YOU HAVE NO RIGHT TO DUMP ON KUDRNA OR ANYBODY ELSE WHO WISHES TO EXPRESS AN OPINION OR COMMENT WITHOUT MALICE ON THIS SITE.

IT'S NOT YOUR SITE AND NO ONE SHOULD HAVE TO ENDURE YOUR DERANGED SNIPING ABOUT INTELLECTUAL OR SEMANTIC STANDARDS!!

Monte Haun mchaun@hotmail.com

August 16, 2012 - 7:13 pm

mchaun wrote:
"IT IS KUDRNA'S OPINION THAT BOTH WERE "UNDISPUTED FACTS"!!"
BBBBBWWWWWWWAAAAAAAAHAHAHAHAHAHAHA!!!!
Better not take that one to debate class, mchaun!!!
GRAVITY is an undisputed fact!
The earth revolves around the sun is an undisputed fact!
While you're at it, look up "oxymoron". That's what "It is Kudrna's opinion that both were undisputed facts" is.

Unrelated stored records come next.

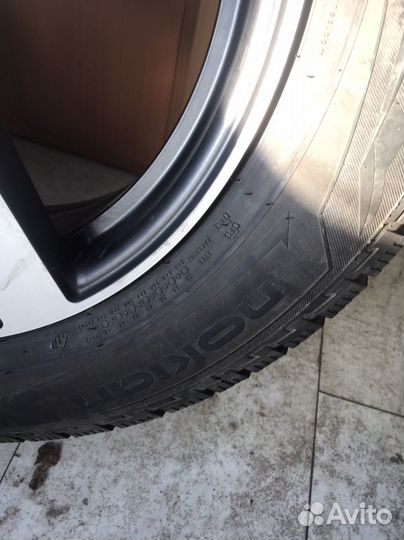Колеса 235/60/18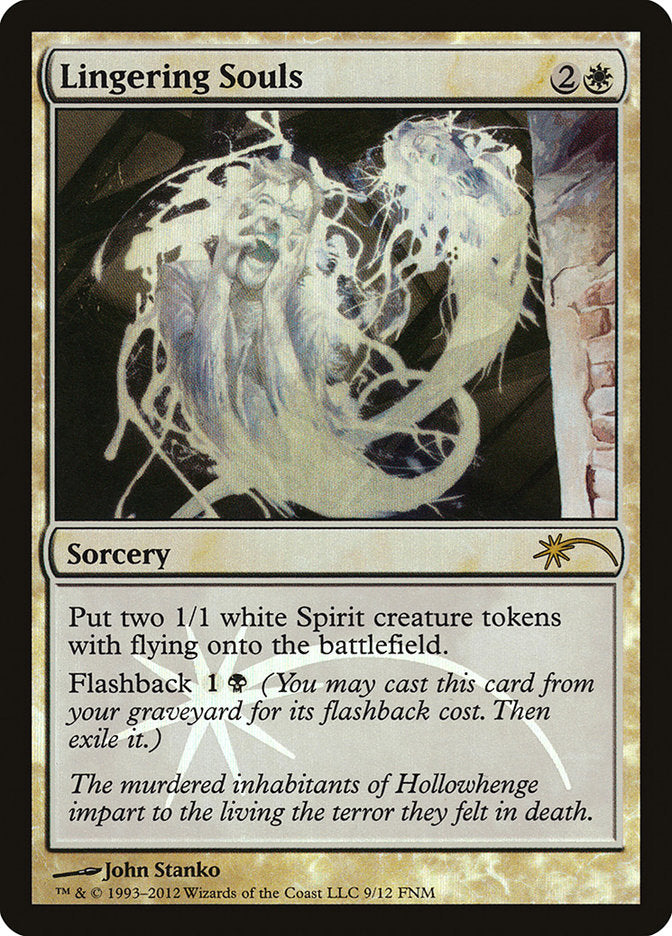 Lingering Souls [Friday Night Magic 2012] | Impulse Games and Hobbies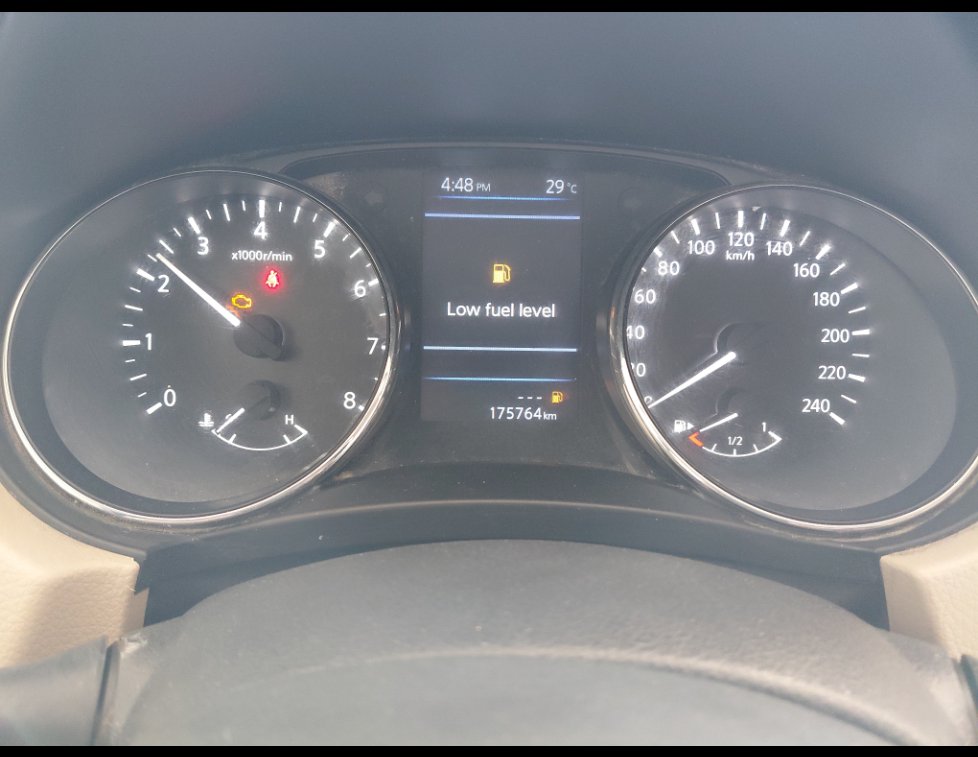 Nissan X-Trail  2021 image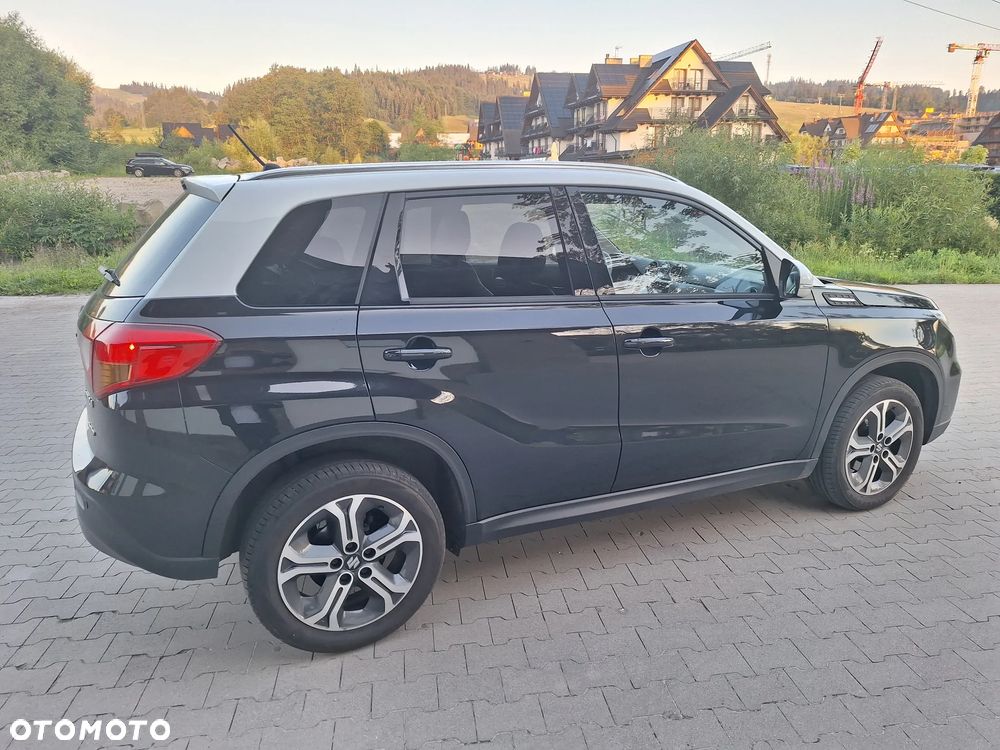 Suzuki Vitara 1.6 DDiS (4x4) Allgrip Comfort+ - 38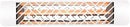 EF15120W1 1500 Watt Plug-In Electric Infrared Single Element Heater, Finish Color: White, Decorative Fascia: Chevron by CozyNest Decor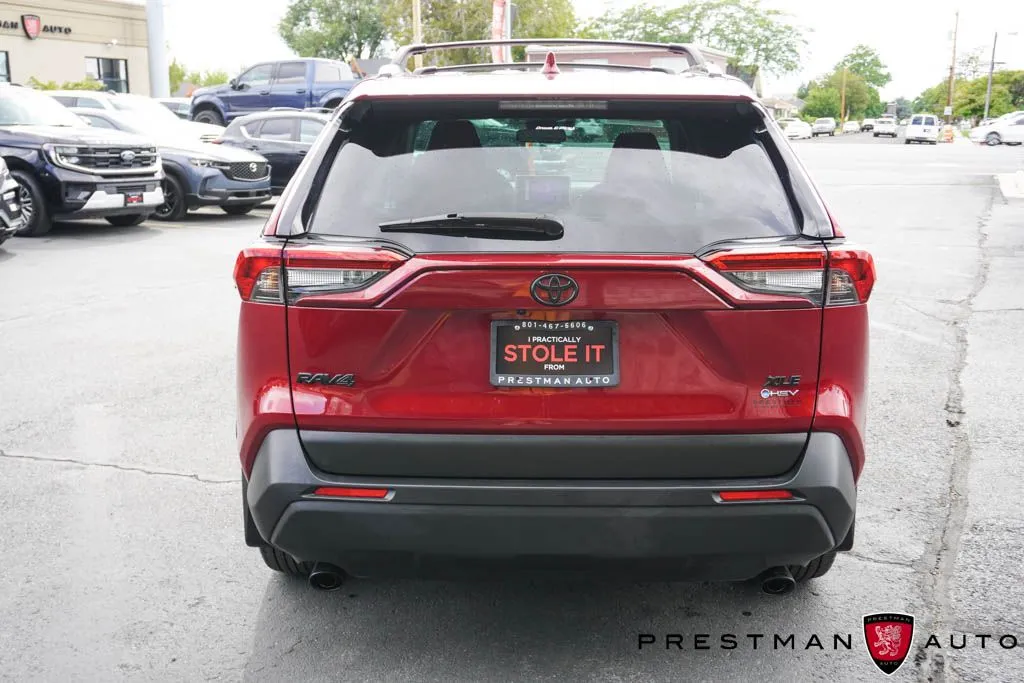 Toyota RAV4 photo 21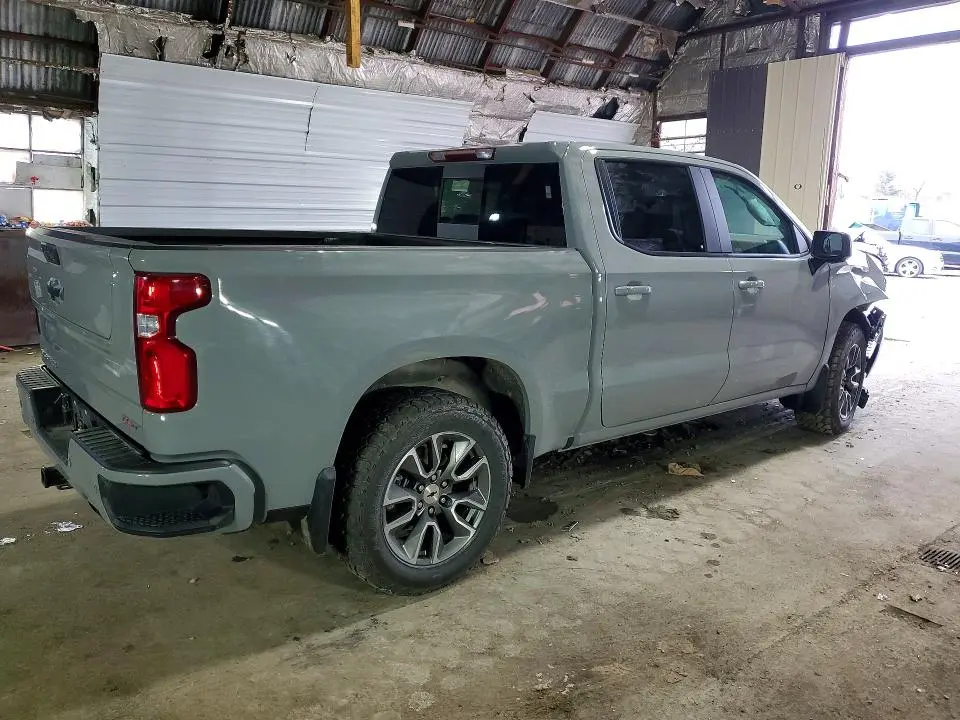 2024 CHEVROLET SILVERADO K1500 RST  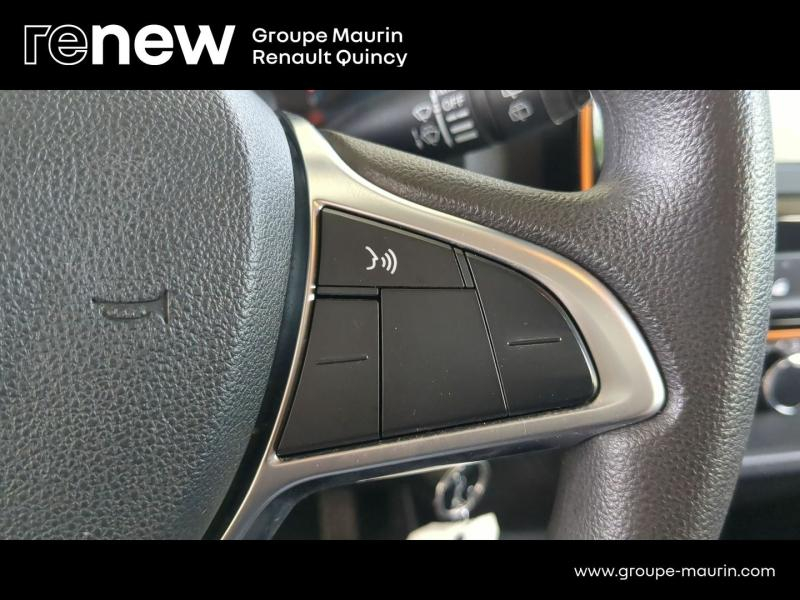 Photo 14 de l’annonce de DACIA Spring d’occasion à vendre à QUINCY-SOUS-SÉNART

You don't grasp the concept of the straw man argument.
Now you demonstrate that you don't know what a FACT is!!!
You are too much! Don't ever change!

fact:
1) a piece of information presented as having objective reality
2) something that actually exists
3) the quality of being actual

opinion:
1) an idea that is believed to be true or valid without positive knowledge
2) something that is NOT a fact (OK, I made that one up!)

"IT'S NOT YOUR SITE "
Nor is it yours. So you don't tell me what I can and cannot post, got it, Bub? Especially when someone posts information as UNDISPUTED FACT that is clearly NOT FACT AT ALL.

I do not suffer fools gladly. That is too bad for you.